Material provided:
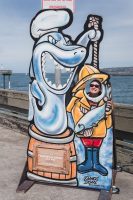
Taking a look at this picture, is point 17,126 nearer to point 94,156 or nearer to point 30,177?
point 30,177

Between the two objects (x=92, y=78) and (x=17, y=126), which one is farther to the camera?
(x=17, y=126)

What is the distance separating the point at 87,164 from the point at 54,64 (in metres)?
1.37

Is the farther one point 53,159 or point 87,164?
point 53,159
--
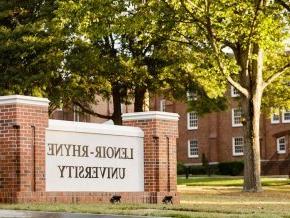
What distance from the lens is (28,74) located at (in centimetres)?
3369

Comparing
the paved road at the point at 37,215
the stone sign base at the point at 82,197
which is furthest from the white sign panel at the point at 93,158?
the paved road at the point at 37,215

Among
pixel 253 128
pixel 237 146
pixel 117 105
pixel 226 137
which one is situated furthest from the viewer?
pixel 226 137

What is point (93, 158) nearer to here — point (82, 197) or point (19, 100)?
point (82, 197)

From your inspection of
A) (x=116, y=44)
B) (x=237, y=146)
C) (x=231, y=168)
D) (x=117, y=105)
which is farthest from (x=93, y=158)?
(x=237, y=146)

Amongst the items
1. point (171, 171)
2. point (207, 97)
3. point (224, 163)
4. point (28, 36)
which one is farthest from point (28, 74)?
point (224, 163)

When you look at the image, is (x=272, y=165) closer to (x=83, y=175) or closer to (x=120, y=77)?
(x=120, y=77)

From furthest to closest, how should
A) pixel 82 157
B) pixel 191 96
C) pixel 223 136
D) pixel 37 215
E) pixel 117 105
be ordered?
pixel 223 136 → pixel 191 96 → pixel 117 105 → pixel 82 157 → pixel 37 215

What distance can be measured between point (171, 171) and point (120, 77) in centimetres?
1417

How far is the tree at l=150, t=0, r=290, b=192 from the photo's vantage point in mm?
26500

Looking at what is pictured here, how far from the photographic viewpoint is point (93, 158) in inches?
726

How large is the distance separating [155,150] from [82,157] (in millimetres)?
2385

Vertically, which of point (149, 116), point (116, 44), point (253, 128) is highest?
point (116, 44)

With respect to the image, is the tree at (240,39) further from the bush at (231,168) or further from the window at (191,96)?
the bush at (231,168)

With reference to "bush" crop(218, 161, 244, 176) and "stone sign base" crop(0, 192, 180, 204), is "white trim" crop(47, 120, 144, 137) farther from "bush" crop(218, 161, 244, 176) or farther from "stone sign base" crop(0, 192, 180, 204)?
...
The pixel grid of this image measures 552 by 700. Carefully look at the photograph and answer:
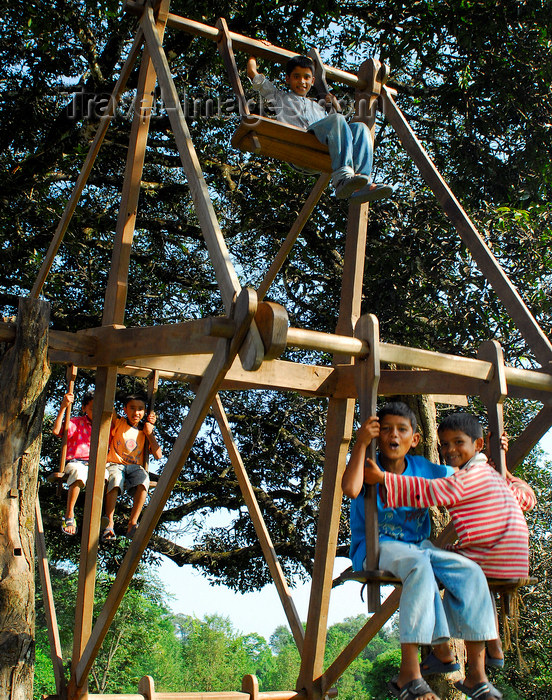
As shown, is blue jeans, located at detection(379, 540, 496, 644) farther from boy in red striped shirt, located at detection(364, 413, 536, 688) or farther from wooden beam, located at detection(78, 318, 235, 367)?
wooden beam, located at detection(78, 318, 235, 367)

Problem to work on: Find each line of the data above that contains the word "stone", with case counting, and copy those lines out.

The output:
the stone sign base at the point at 82,197
With reference to "bush" crop(218, 161, 244, 176) and "stone sign base" crop(0, 192, 180, 204), is "white trim" crop(47, 120, 144, 137) farther from "bush" crop(218, 161, 244, 176) or farther from "stone sign base" crop(0, 192, 180, 204)?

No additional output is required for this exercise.